Elisabeth Moss
OF ‘SHINING GIRLS’ ON APPLE TV+
To play assault victim Kirby in “Shining Girls,” did you feel you needed to draw upon any possible personal experiences to capture her emotions as fully as possible?
I always try to pull in from my own life, even if I don’t have a direct parallel with the character. I’m always trying to pull from any kind of experience I may have had, because for me, that just obviously is going to make it feel more real and more honest. I’m always trying to connect to some idea that I feel like,
“Oh, I can understand that.”
Even if I haven’t had that particular experience that Kirby has had, I can understand the feeling that she might be getting from that experience or I can
understand that particular relationship with that person. For this, honestly, I pulled so much from the scripts and from conversations that Silka (screenwriter and executive producer Silks Luisa) and I had.
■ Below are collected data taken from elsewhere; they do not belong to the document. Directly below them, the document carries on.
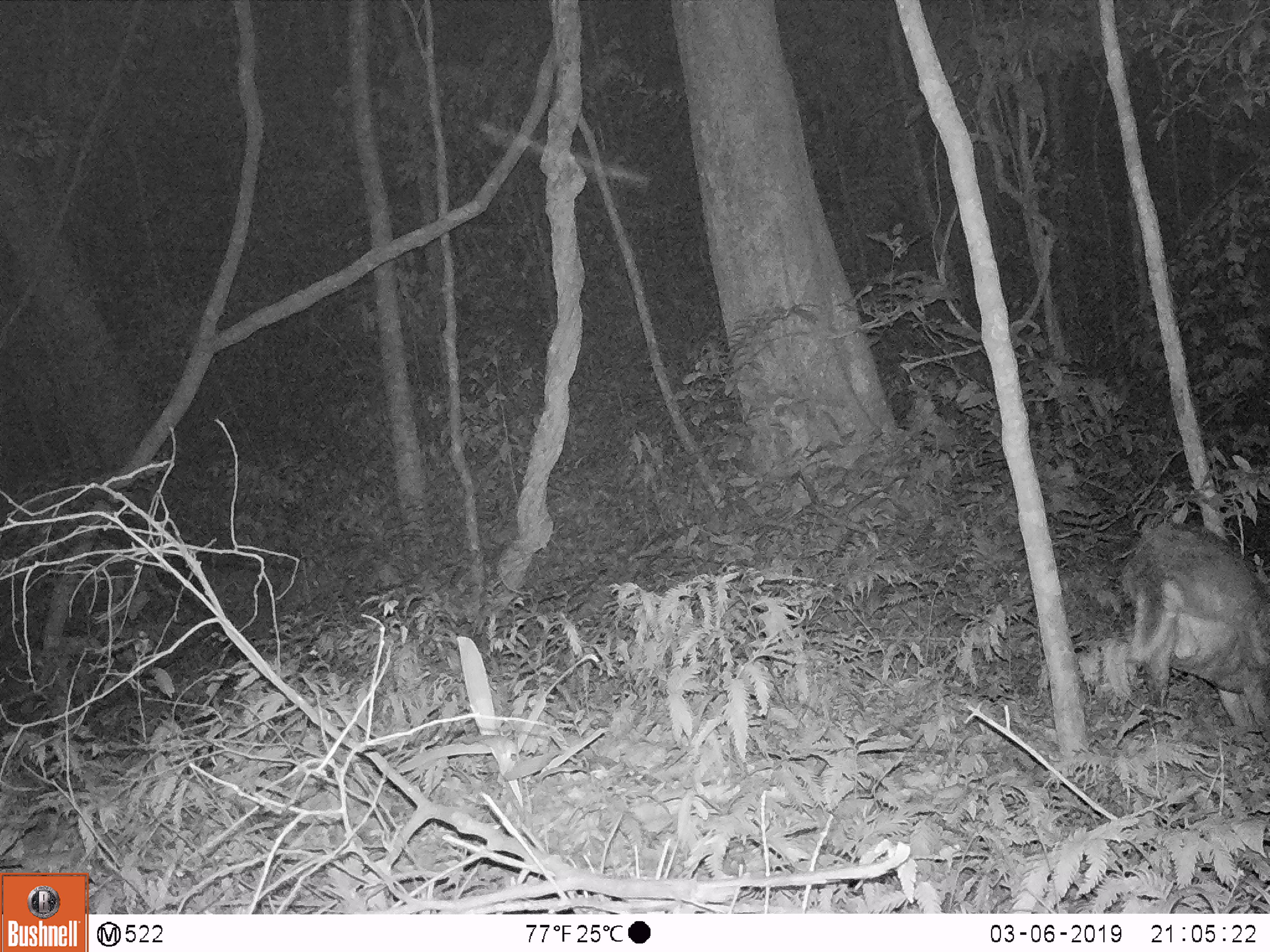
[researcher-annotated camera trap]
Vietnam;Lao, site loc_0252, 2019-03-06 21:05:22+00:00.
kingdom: Animalia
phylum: Chordata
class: Mammalia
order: Artiodactyla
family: Cervidae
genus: Muntiacus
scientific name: Muntiacus rooseveltorum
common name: roosevelt's muntjac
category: roosevelts muntjac group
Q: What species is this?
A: Roosevelts muntjac group (roosevelt's muntjac) (Muntiacus rooseveltorum).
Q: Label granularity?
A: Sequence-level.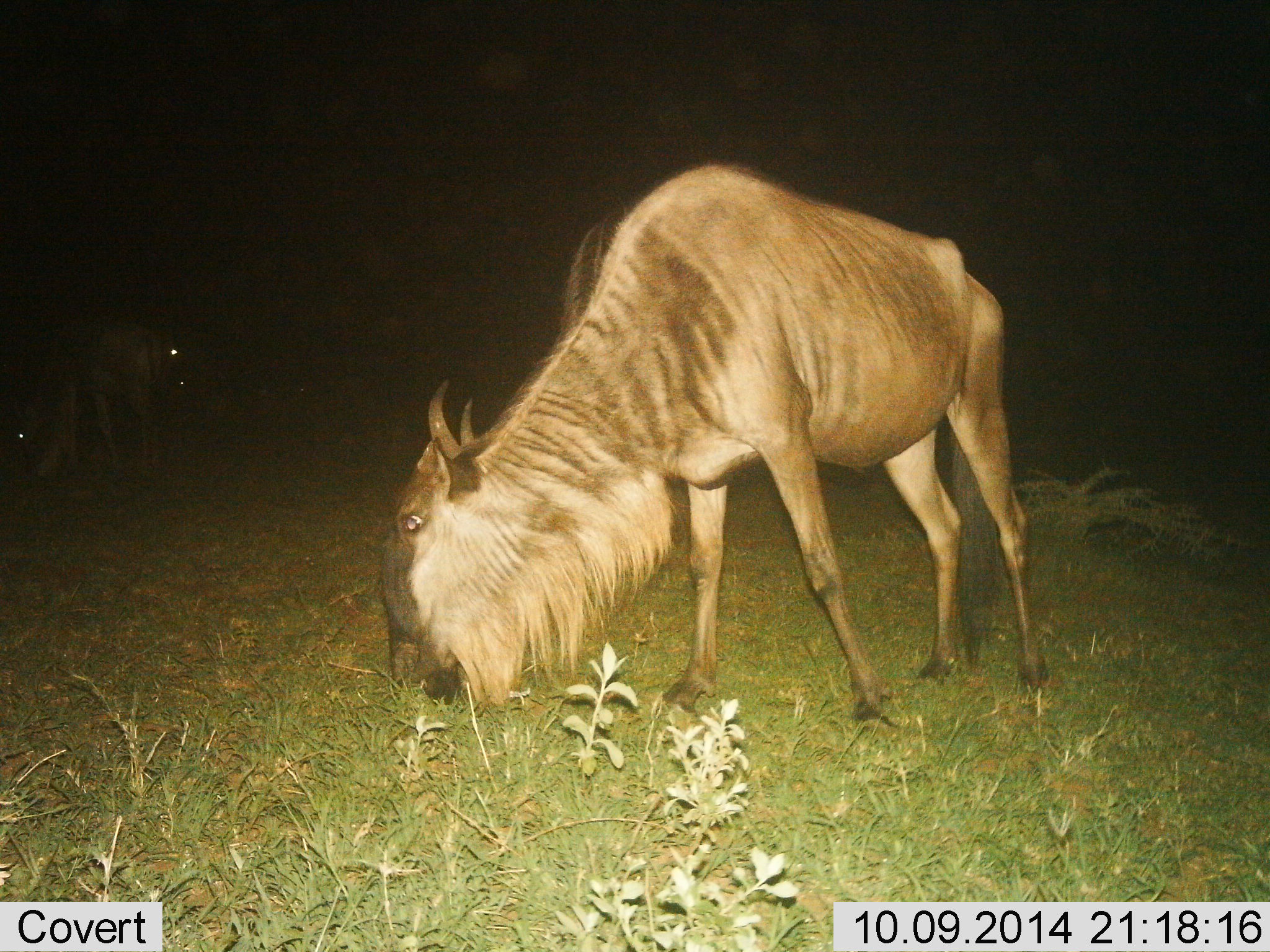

We first spoke about the script, the first script almost two years ago now, I think, and it was just an immediate understanding of the tone and the character and the story that she was trying to tell. There were very few times when we in were on different pages about how Kirby would react to something, and you just kind of get lucky
when that happens.
Though it’s within the confines of a drama, do you think “Shining Girls” deals realistically with the aftermath of assault for the victim?
Part of what I thought was simultaneously challenging, but also I thought really beautifully done by Silka and the writers, was that the analogy of trauma was honest. And it was very important to us to make sure that we didn’t wrap everything up in a tiny little bow, and that it wasn’t easy, and it wasn’t something that if you fixed one thing, it would go away. I think that an incident like that, Kirby will never be able to move on from, which is the analogy of the show. If you had experience a trauma that – whether it’s an attack, whether it’s losing a loved one – it’s a giant shift
in your life that turns everything upside-down.